AUGUST 28, 2018

Gunfighting Heritage: Guns of the FBI

The FBI has a small – though critical – impact on gunfight training, preparation and equipment across US law enforcement. From its earliest days, it had this influence on firearms training and equipment selection at the state and local level, for better and for worse.

A pair of recent books display the “macro” and the “micro” of the lessons learned by FBI regarding “close-range interpersonal confrontations.” At the micro level, we have FBI Miami Firefight, from Edmundo & Elizabeth Mireles – SA Edmundo Mireles being one of the participants in that cataclysmic event, April 1986 in Miami-Dade. This we’ve already examined.

At the other end of the spectrum, we have SA Bill Vanderpool’s historical work from Gun Digest Media, Guns of the FBI: A History of the Bureau’s Firearms and Training. Vanderpool’s book is an impressive effort, the most revealing piece I’ve seen on the FBI’s firearms side – as seen by one participant.

 

 

There are images in this book I've not seen before, like this shot of FBI agents on an indoor range. Gun Digest Media photo.

In fact both books are from the view of the “I was there” eye-witness. The advantage is the truthful reporting of their observations and perceptions colored by their ability to look back in the context of current reality. The disadvantage is they each have some stake in the story – not from an ego standpoint, as the reading of both books shows they’re not driven by self-aggrandizement. On the contrary, there’s no evidence of “correcting the record” to make oneself look good.

There is some indication that conclusions are reached that could be under the category of “matters in controversy.” Regardless, they’re “essentials” in the reading diet of anyone interested in law enforcement use of force, history of US law enforcement and for those gearing up to carry guns as agents of society or as private citizens carrying guns for self-protection.
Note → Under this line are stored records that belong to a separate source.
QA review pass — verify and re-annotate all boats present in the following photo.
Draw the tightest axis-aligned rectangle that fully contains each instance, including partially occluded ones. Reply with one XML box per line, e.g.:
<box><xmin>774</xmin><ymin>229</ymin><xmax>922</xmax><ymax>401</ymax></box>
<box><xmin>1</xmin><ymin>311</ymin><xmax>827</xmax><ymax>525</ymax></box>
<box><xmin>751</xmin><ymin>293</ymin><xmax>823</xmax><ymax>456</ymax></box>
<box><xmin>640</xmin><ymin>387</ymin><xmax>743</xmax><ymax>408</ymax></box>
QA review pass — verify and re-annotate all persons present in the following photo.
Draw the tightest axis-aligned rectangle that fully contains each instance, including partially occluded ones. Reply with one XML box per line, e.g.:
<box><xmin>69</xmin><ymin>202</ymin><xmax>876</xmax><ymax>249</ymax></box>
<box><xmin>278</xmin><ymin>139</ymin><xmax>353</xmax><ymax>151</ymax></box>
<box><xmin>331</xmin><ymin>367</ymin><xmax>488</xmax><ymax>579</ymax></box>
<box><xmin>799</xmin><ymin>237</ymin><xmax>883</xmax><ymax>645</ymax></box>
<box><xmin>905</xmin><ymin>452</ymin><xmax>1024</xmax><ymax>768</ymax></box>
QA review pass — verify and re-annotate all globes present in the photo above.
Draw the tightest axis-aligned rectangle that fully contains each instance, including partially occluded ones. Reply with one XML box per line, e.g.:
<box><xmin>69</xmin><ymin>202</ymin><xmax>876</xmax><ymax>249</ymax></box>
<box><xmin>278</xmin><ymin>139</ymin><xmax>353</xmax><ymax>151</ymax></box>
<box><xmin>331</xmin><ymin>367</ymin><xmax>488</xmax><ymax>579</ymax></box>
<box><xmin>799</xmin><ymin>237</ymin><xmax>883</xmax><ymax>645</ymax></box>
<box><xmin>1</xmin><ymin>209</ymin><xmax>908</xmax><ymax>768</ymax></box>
From old to new, this photo shows shotgun training. Note the Glock in the Don Hume H726 holster, issued to agents up until 2014. Gun Digest Media photo. BELOW -- The back of the book features old courses of fire from the FBI, themselves worth the cost of the book.

Authored by SA Bill Vanderpool, a career FBI agent and member of the Firearms Training Unit at the Bureau, he was uniquely positioned to take a look at the history of equipment and training at the elite federal law enforcement agency. It begins at the beginning – actually under President Theodore Roosevelt – through Prohibition and into the transition into the Glock “M” pistols.

The book examines the hardware of the FBI – handguns (revolvers and semi-autos, including some documentation of those), shotguns and rifles. There is some examination of holsters and ammunition. There’s an article reprint from J. Edgar Hoover on firearms and firearms training. Courses of fire from years gone by give a clue to what they were thinking.

It’s not a slim volume, at 352 pages – including a 16-page color photo section – and it lacks nothing in terms of broad coverage of this topic area.

So why the FBI? It’s been my experience that state and local agencies will mimic the Bureau’s choices of equipment and sometimes training. When our agency was moving into another direction and I was being excised from training, I recommended that the outfit send the new guy to an FBI firearms instructor school.

There was a method to my madness. It was two weeks, not the single week many state agencies and NRA law enforcement used, and the FBI covered a broader range of methods: from old-style point shooting up through and past the Modern Technique of the Pistol. It took passing a bullseye course of fire, shot on FBI’s own target, FBI-IP, to get in – then you had to pass it again part way through the course.

Our guy worked hard to get ready to get in, went in with a great attitude and came out as one of the very best instructors we ever had. He’d have been fine going through our own state academy program – at that time, difficult as well – but this prevented the tendency to institutional inertia.

As to this book? It’s a critical piece of defense firearms history, indispensable to the serious student. The addenda are worth the asking price of the tome – giving us an in-depth look at old FBI courses. The current FBI course is one of my favorites though I often cut back on some of the repetitive strings up close and replace that with rounds from fifty yards and a head-box hit from 25 yards – otherwise, I think it’s fine as is.